Seiring percepatan adopsi AI dan semakin matangnya regulasi melalui Undang-Undang Pelindungan Data Pribadi (UU PDP) dan Peraturan Pemerintah Nomor 71 (PP 71), perusahaan perlu meninjau ulang cara mereka merancang infrastruktur digital, bukan hanya untuk skala, tetapi juga untuk kepercayaan, kinerja, dan integrasi regional. Berikut lima tren yang membentuk lanskap infrastruktur digital Indonesia menuju 2026.

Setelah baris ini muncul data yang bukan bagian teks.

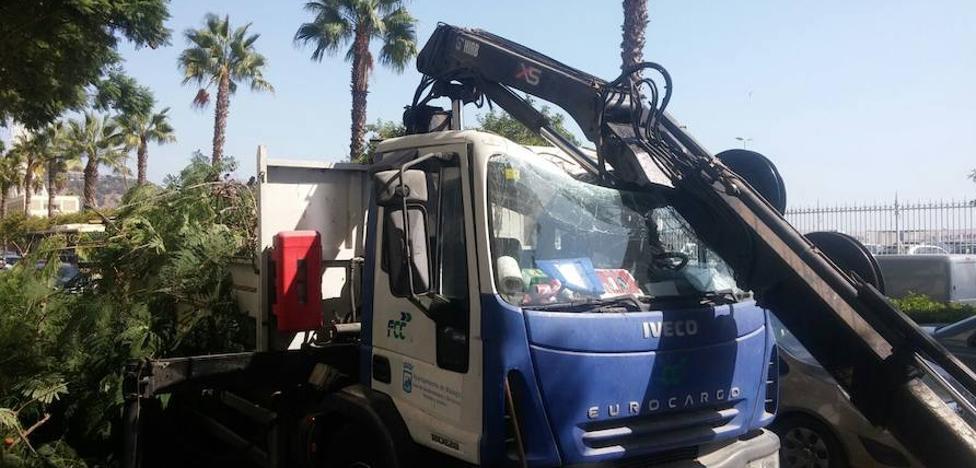 Herido un trabajador en Málaga capital tras romperse la grúa desde la que podaba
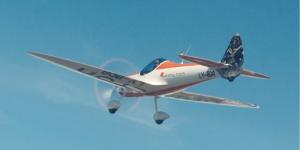 h55-aEro1-elektro-kunstflieger-demoflugzeug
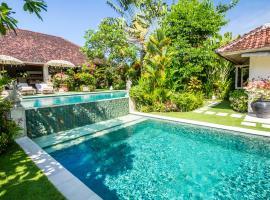 Villa Senang, Семиньяк
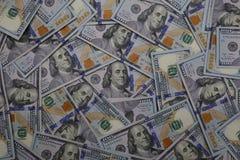 Zasięrzutny widok U S Sto Dolarowych rachunków Luźno Rozpraszających fotografia stock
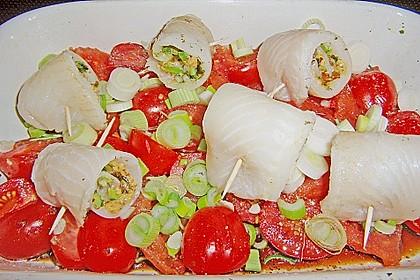Gefüllte Schollenröllchen auf Tomaten mit geröstetem Baguette 2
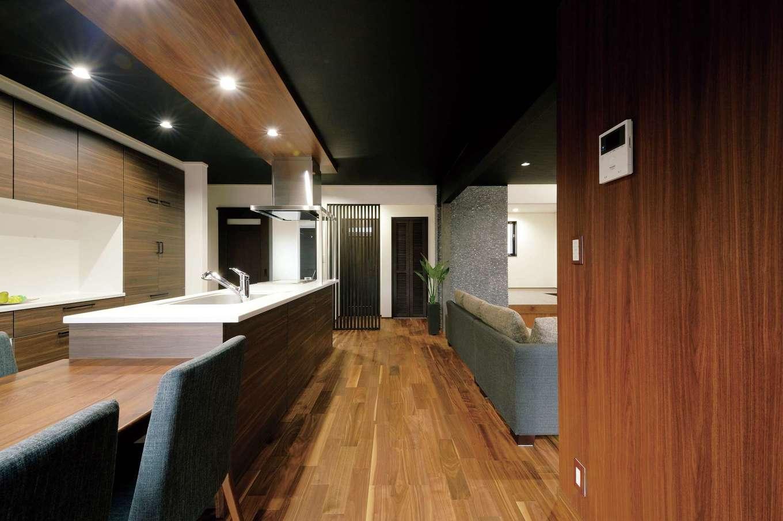 朝日住宅【デザイン住宅、自然素材、間取り】キッチンから洗面、浴室が直線で繋がる間取りは、家事動線が短縮されてスマート。リビングを見渡せるので、調理中も家族の様子が一目でわかる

Tren 1: Dari Infrastruktur Berdensitas Rendah menuju Infrastruktur Berdensitas Tinggi yang Siap AI
Selama bertahun-tahun, sebagian besar beban kerja perusahaan di Indonesia dijalankan pada rak berdensitas rendah, sekitar 2–5 kW. Model ini kini tidak lagi memadai. AI, analitik tingkat lanjut, dan pemrosesan real-time mendorong kepadatan daya menuju 10–12 kW per rak, sementara beban kerja AI dan high-performance computing (HPC) kerap membutuhkan 30 kW atau lebih.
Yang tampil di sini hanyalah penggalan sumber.